> Sunulan Metin
- - - - - - -
Manavgat ilçesi Sorgun Ormanı'nda 5 Kasım 2003 tarihinde Adem Kibar'ın cesedi bulundu. Araştırma yapan jandarma, Kibar'ın öldürülmeden birkaç gün önce Manavgat'a gelerek Hayri Salcan aracılığıyla bir pansiyona yerleştiğini belirledi. Olay yerindeki araç lastik izleri Side tatil bölgesinde ayakkabıcılık yapan Hayri Salcan'a ait otomobilin lastik iziyle eşleşince, cinayet şüphelisi olarak Salcan ile halasının oğlu Mehmet T. ve amcası Şükrü S., 12 Kasım 2003 tarihinde tutuklandı.
20 YIL 10 YA HAPSE MAHKUM EDİLDİ
Antalya 1'inci Ağır Ceza Mahkemesi'nde görülen davanın Mayıs 2004'teki karar duruşmasında Mehmet T. ve Şükrü S. beraat ederken, Hayri Salcan 'kasten öldürmek' suçundan 20 yıl 10 ay hapse mahkum edildi. Dava sürecinde sürekli suçsuz olduğunu iddia eden Hayri Salcan, Yargıtay'a itirazından da sonuç alamadı. Mahkeme kararı, Yargıtay tarafından 22 Eylül 2005 tarihinde onandı. 9 yıl cezaevinde yatan Hayri Salcan, şartlı tahliye hükümleri kapsamında 2012 yılında tahliye edildi.
AKIL HASTANESİNE SEVK EDİLDİ
Hayri Salcan, hem cezaevindeyken hem de tahliye olduktan sonra Cumhurbaşkanlığı, TBMM Başkanlığı, Başbakanlık, Adalet Bakanlığı, Yargıtay, Antalya Cumhuryet Başsavcılığı başta olmak üzere ilgili kurumlara 'suçsuz' olduğunu, cinayeti kendisinin işlemediğini belirten dilekçeler yazdı. Yazdığı dilekçeler nedeniyle 2 defa akıl hastanesine sevk edildiğini, Antalya Cezaevi'nden Mart 2006'da Nazilli Cezaevi'ne sevk edildiğini kaydeden Hayri Salcan, nakilden bir ay sonra saldırıya uğradığını, aldığı şiş darbeleriyle yaralandığını söyledi. Başbakanlık İnsan Hakları Kurulu Başkanlığı'na suç duyurusunda bulunduğunu anlatan Salcan, başkanlığın girişimleri sonucu Antalya'da 'işkence davası' açıldığını, cezaevinde olması nedeniyle davayı takip edemediğini, sonucu hakkında da kendisine bilgi verilmediğini kaydetti.
11 BİN 800 DİLEKÇE YAZDI
Hayri Salcan, 16 yıldır suçsuz olduğunu ispatlamaya çalıştığını, bu nedenle 11 bin 800 dilekçe yazdığını ancak sesini duyuramadığını anlattı. Olayla ilgili arandığında eşi ve çocuklarıyla Adana'da olduğunu kaydeden Hayri Salcan, "Ağabeyim telefonla beni arayarak pansiyona yerleştirdiğim Adem Kibar'ın Sorgun'da öldürüldüğünü, bu nedenle jandarmanın ifade için çağırdığını söyledi. Biz 7 Kasım'da Adana'ya gitmiştik. Eşim ve çocuklarımla otobüsle Adana'dan Manavgat'a geldik. Saat 04.30 sıralarında karakola başvurdum" diye konuştu.
- - - - - - -
> Görev Tanımı 1
Hayri Salcan haberinde "AKIL HASTANESİNE SEVK" ifadesinden "bilgi verilmediğini kaydetti." ifadesine kadar olan kısmı aynen tekrarlayınız.
> Görev Tanımı 2
Hayri Salcan davasına ilişkin haberi kaldığı yerden sürdürerek bir sonraki bölümü yazınız.
Satırların bu işle hiçbir ilgisi bulunmamaktadır.

> Sağlanan Bilgiler
- - - - - - -
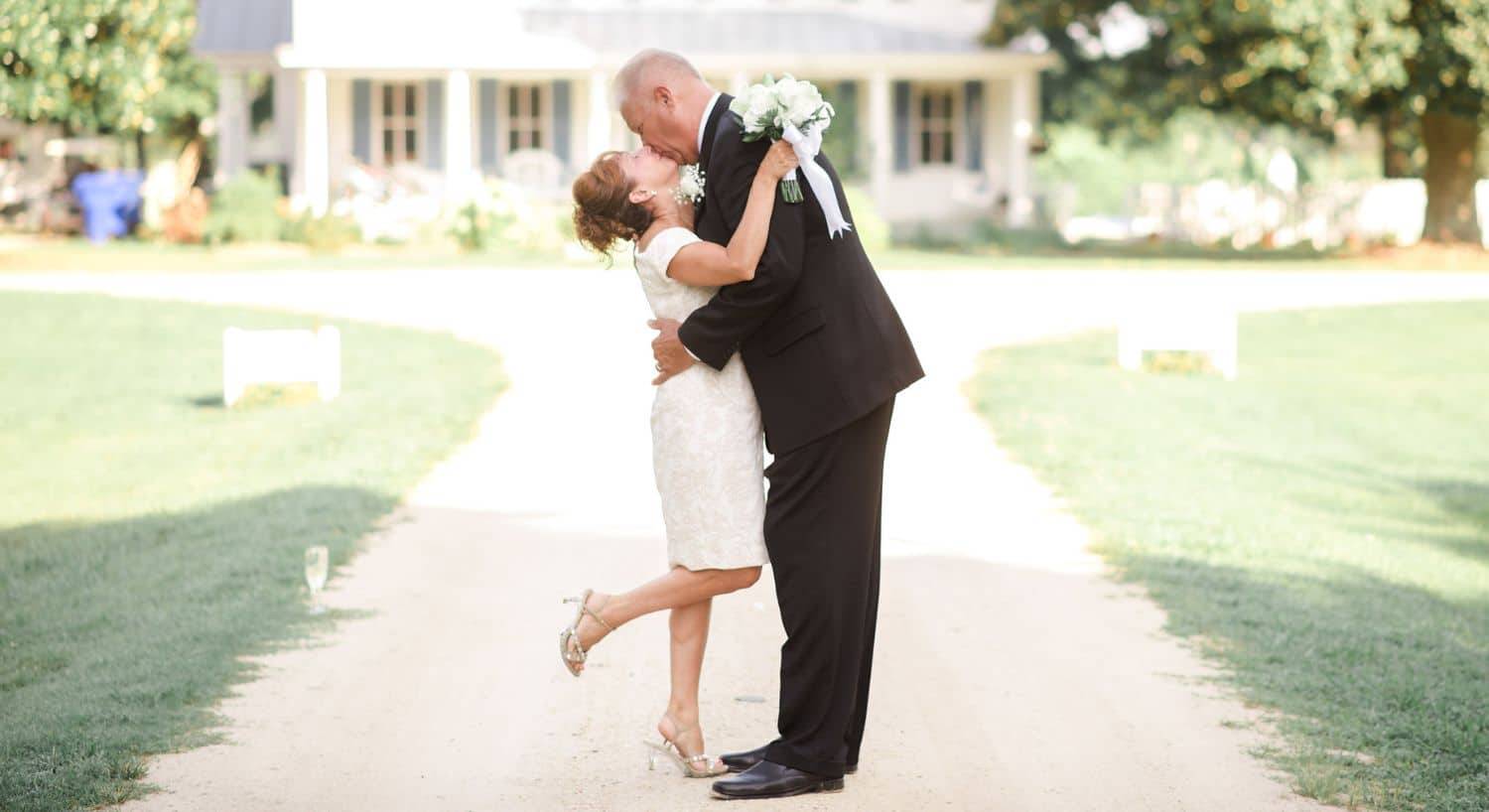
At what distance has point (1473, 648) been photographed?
7.10 meters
- - - - - - -
> Sonuç 1
AKIL HASTANESİNE SEVK EDİLDİ
Hayri Salcan, hem cezaevindeyken hem de tahliye olduktan sonra Cumhurbaşkanlığı, TBMM Başkanlığı, Başbakanlık, Adalet Bakanlığı, Yargıtay, Antalya Cumhuryet Başsavcılığı başta olmak üzere ilgili kurumlara 'suçsuz' olduğunu, cinayeti kendisinin işlemediğini belirten dilekçeler yazdı. Yazdığı dilekçeler nedeniyle 2 defa akıl hastanesine sevk edildiğini, Antalya Cezaevi'nden Mart 2006'da Nazilli Cezaevi'ne sevk edildiğini kaydeden Hayri Salcan, nakilden bir ay sonra saldırıya uğradığını, aldığı şiş darbeleriyle yaralandığını söyledi. Başbakanlık İnsan Hakları Kurulu Başkanlığı'na suç duyurusunda bulunduğunu anlatan Salcan, başkanlığın girişimleri sonucu Antalya'da 'işkence davası' açıldığını, cezaevinde olması nedeniyle davayı takip edemediğini, sonucu hakkında da kendisine bilgi verilmediğini kaydetti.

> Sonuç 2
'BİRKAÇ SAATLİK TANIŞIKLIĞIMIZ OLDU'
Adem Kibar'la 4 Kasım'da Antalya'da parkta tanıştıklarını ve beraber Manavgat'a geldiklerini, kalacak yeri olmadığını söylediği için tanıdığı bir pansiyona yerleştirdiğini anlatan Hayri Salcan, "Öldürülen şahsı daha önceden tanımıyorum. Birkaç saatlik tanışıklığımız var. Onun öncesinde tanımıyordum. Pansiyona yerleştirdiğimin ertesi günü öldürülmüş. Benim bu cinayeti işlemem için bir sebep yok" dedi.
'CİNAYETLE TEK BAĞIM LASTİK İZİ'
Cinayetle kendisi arasındaki tek bağın olay yerindeki lastik izi eşleşmesi olduğunu kaydeden Hayri Salcan, "Ortada gerçekten bir lastik izi var. Ama benim aracım kesinlikle olay mahalline gitmiş değildir. Gözaltına alındığımda aracım babamın evindeydi. Tutanak tutulmadan aracıma el konuldu. Ben saat 04.30'da gözaltına alındım. Saat 08.00'da bana 'Senin aracın olay mahallinde tespit edildi. Artık senin kurtuluş şansın yok' denildi. Aracımın olay mahalline gitme şansı yok. Olay yerinde 85 santimetre sert fren izi, 9.5 metre patinaj izi olduğu belirtildi. Aracımda inceleme yapılmadı. Olay mahalli kumluk. Patinaj esnasında mutlaka kum taneleri aracın kartel ve amortisör bloklarına, tampona ve aracın alt takımlarına yapışır. Ayrıntılı inceleme yapılsaydı aracımın olay yerine gitmediği belirlenmiş olurdu."
Haksız yere yargılandığını, ceza aldığını, asıl katil veya katillerin serbestçe dolaştığını öne süren Hayri Salcan, "Gözaltına alındığım andan cezaevinden çıktığım tarihe kadar herkese yalvardım. Devletin tüm kurumlarına da yalvardım. Bir yardım, bir aman diledim. Bu suçu gerçekten ben işlemedim. Adem Kibar'ı öldürmem için herhangi bir sebep yok. Böyle bir cinayeti işlemedim" dedi.
'ADIMA KİMLİK ÇIKARILDI, HACİZLERLE UĞRAŞIYORUM'
Cezaevindeyken, 2005 yılında adına kimlik çıkarıldığını, bu kimlikle bankalarda çeşitli işlemler yapıldığını, krediler çekildiğini belirten Hayri Salcan, "Ben hükümlüyken, hakkımdaki bütün her şey dondurulmuştu. Ancak bu kimlikle Türk bankalarının yanı sıra yurt dışındaki bankalardan işlem yapılmış. Bu kimlikle Çin Devlet Bankası ile Singapur merkezli bir bankadan kredi çekilmiş. Singapur bankası ödemeleri düzenli yaptığım için 'Bana iyi müşteri olduğum için teşekkür belgesi gönderdi, o bankayı da o zaman duydum. Şimdi Türk bankaları ve Çin Devlet Bankası'nın hakkımda başlattığı haciz işlemleriyle boğuşuyorum" diye konuştu.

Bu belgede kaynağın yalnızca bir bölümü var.